How to ask Blue Cross of Idaho for a coverage decision

Medical Coverage Decision

You have the right to ask Blue Cross of Idaho Care Plus to pay for items or services you think should be covered. This is called an "organization determination" (also called a coverage decision).

An organization determination (referred to here as a coverage decision) is a decision Blue Cross of Idaho Care Plus makes about your benefits and coverage and whether we will pay for the medical services you or your doctor have requested. You can also contact us to ask for a coverage decision before you receive certain medical services. You might want to ask us to make a coverage decision beforehand if your doctor is unsure whether we will cover a particular medical service or if your doctor refuses to provide medical care you think you need.

You, your representative, or your doctor can ask us for a coverage decision by calling, writing, or faxing your request to us.

To make your request

Call 1-888-494-2583 (TTY 1-800-377-1363). We are available from 8 a.m. to 8 p.m., seven days a week.

For fast (expedited) coverage decisions, call the same number at 1-888-494-2583 (TTY 1-800-377-1363).

Fax 1-208-387-6811 You may contact us by fax for expedited coverage decisions.

Write Blue Cross of Idaho Care Plus, P.O. Box 8406, Boise, ID 83707

How long will it take to get a coverage decision?

When we give you our decision, we will use the "standard" deadlines unless we have agreed to use the "expedited" (fast) deadlines. A "fast coverage decision" is called an "expedited determination."

Standard coverage decision A standard coverage decision means we will give you an answer within 14 days of receiving your request.

Expedited (fast) coverage decision If you think your health could be seriously harmed or that you could lose your ability to function by waiting the standard 14 days for a decision, you can ask for an "expedited" (fast) decision. We will give you an answer within 72 hours of receiving your request for a fast coverage decision.

To get a fast coverage decision, you must meet two requirements:

  • You must be asking for coverage of medical care you have not yet received. (You cannot get a fast coverage decision if your request is about payment for medical care you have already received.)
  • You must need a fast decision because using the standard deadlines could cause serious harm to your health or hurt your ability to function.

How to request an expedited (fast) coverage decision

If your doctor tells Blue Cross of Idaho Care Plus that your health requires a "fast coverage decision," we will automatically agree to give you a fast coverage decision

If you ask for a fast coverage decision on your own, without your doctor's support, we will decide whether your health requires that we give you a fast coverage decision.
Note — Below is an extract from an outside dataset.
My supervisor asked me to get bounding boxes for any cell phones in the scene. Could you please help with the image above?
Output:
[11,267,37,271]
  • If we decide that your medical condition does not meet the requirements for a fast coverage decision, we will send you a letter that says so (and we will use the standard deadlines instead).
  • This letter will explain that we will automatically give a fast coverage decision if your doctor asks for it.
  • The letter will also explain how you can file a "fast complaint" about our decision to give you a coverage decision using the standard deadline. When you file a fast complaint, we will give you an answer to your complaint within 24 hours.

Extended time for a decision

We can take up to 14 more calendar days to make either a standard or fast decision if you ask for more time or if we need information (such as medical records from out-of-network providers) that may benefit you. If we decide to take extra days to make the decision, we will tell you in writing.

If you believe we should not take extra days, you can file a “fast complaint” about our decision to take extra days. When you file a fast complaint, we will give you an answer to your complaint within 24 hours.

If we do not give you our answer within the standard or fast time (or if there is an extension at the end of that period), you have the right to appeal. You also have the right to file an appeal if you disagree with our coverage decision.

When we tell you we will not cover a service

In some cases we might decide a service is not covered or is no longer covered by your plan. If we say no to part or all of what you requested, we will send you a detailed written explanation as to why we said no and instructions on how to appeal our decision.

When approval is required before receiving an item or service

For some types of items or services, your doctor may need to get approval in advance from our plan (this is called getting "prior authorization"). Those services that require advance approval are included in your Evidence of Coverage.